Com efeito, há várias reflexões atualíssimas no Zibaldone que demonstram o grande interesse do poeta italiano por temas científicos, com nítidas influências sobre famosas poesias dos Canti, como, por exemplo, L’infinito (que, de acordo com a mídia, é declamada no palco em suas várias versões para o português). Inicialmente, cabe ressaltar que Leopardi demonstrou ser um grande observador de fenômenos naturais em muitas poesias dos Canti. É claro que tais observações adotavam o ponto de vista de um grande poeta que observava o homem interagindo com tais fenômenos e sendo frequentemente vítima fatal deles.

O poeta de Recanati, cidadezinha da região italiana Marche, por exemplo, e nisto foi profético, não acreditava no aperfeiçoamento do ser humano por meio das descobertas científicas. Evidentemente, é preciso considerar o fato de que, falecendo muito jovem, Leopardi não pôde conhecer, por exemplo, as teorias de Darwin, apenas para citar uma das tantas descobertas científicas do século XIX.

Não há contradição ou incoerência, porém, entre o desprezo pela futilidade da sua época e a curiosidade científica que Leopardi demonstra no Zibaldone e que, indubitavelmente, se reflete nos Canti. No Zibaldone, o poeta “confessa” que a maturidade lhe trouxe também um renovado interesse por todo o saber humano, e, portanto, não apenas o que estava relacionado às artes e à literatura:

O desprezo e o ódio de Leopardi pelas ciências “naturais” foram gradativamente cedendo lugar ao profundo interesse por toda forma de conhecimento, incluindo o filosófico-científico. De resto, o jovem Leopardi, naturalmente inclinado às letras, não desdenhava, por exemplo, a astronomia, a ponto de escrever, com quinze anos de idade uma Storia dell’astronomia. Assim como as traduções do grego, entre outras demonstrações da sua precoce genialidade, esta obra pode ser considerada um genial trabalho escolar de um adolescente, servindo de aparato crítico para demonstrar, mais uma vez, a notável curiosidade científica leopardiana.

O Leopardi da fase mais madura, isto é, das últimas poesias dos Canti e das Operette Morali (Opúsculos Morais) não apenas valorizava o saber científico, como fazia dele o elemento inspirador de suas composições. Inicialmente, seria preciso definir também o gênero literário em que poderiam ser enquadradas tais composições.
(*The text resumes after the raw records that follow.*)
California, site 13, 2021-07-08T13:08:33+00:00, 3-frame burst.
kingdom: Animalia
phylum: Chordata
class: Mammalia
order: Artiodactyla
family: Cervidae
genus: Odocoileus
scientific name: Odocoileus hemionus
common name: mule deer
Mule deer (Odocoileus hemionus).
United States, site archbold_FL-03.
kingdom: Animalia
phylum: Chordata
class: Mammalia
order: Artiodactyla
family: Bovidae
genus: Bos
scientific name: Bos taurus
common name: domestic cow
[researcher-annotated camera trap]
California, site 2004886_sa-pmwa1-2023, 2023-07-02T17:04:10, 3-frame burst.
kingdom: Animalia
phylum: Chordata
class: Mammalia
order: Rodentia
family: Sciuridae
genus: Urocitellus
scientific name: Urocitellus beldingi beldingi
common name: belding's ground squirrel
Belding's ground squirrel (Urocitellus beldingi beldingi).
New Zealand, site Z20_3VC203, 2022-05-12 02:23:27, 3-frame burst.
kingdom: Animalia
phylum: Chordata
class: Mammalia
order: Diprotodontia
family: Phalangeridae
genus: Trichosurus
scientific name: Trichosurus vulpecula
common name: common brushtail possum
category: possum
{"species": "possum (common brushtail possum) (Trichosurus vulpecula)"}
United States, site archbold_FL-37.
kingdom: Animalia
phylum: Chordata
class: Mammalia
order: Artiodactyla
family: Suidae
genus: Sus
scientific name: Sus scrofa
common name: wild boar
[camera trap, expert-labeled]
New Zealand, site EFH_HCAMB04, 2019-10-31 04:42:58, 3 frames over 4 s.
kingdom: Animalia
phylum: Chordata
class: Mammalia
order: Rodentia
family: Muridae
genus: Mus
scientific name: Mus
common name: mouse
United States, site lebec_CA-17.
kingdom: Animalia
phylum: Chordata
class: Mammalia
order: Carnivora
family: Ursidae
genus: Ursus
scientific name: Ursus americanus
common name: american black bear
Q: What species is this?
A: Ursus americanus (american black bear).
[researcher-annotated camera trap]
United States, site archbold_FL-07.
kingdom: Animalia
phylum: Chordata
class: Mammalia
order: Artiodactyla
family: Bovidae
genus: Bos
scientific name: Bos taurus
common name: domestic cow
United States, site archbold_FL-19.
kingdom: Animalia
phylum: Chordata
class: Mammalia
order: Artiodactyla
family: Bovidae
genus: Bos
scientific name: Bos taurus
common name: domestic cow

Há os que as consideram meros opúsculos, mas há também os que as definem como diálogos filosóficos que tomariam como modelo as composições de Diderot e Voltaire. Constata-se, no entanto, que algumas dessas composições poderiam até mesmo ser denominadas como diálogos pseudocientíficos, constituindo até mesmo algumas antecipações da ficção científica do final do século XIX. Basta observar o pessimismo cósmico da operetta Cantico del gallo silvestre, na qual o poeta de Recanati imagina um fantástico galo, com os pés na terra e a crista no céu, que com o seu canto prevê a destruição final do mundo. O narrador afirma ter encontrado documentos que comprovariam a existência do galo-profeta, mas é interessante notar que se trata de uma espécie de pseudo-ficção científica, na qual os elementos ficcionais estão diretamente associados a transformações monstruosas de seres vivos, graças às quais teria sido possível uma ligação direta entre a Terra e o Céu, com a consequência terrível e fatal de uma revelação inédita, profetizando o fim dos tempos.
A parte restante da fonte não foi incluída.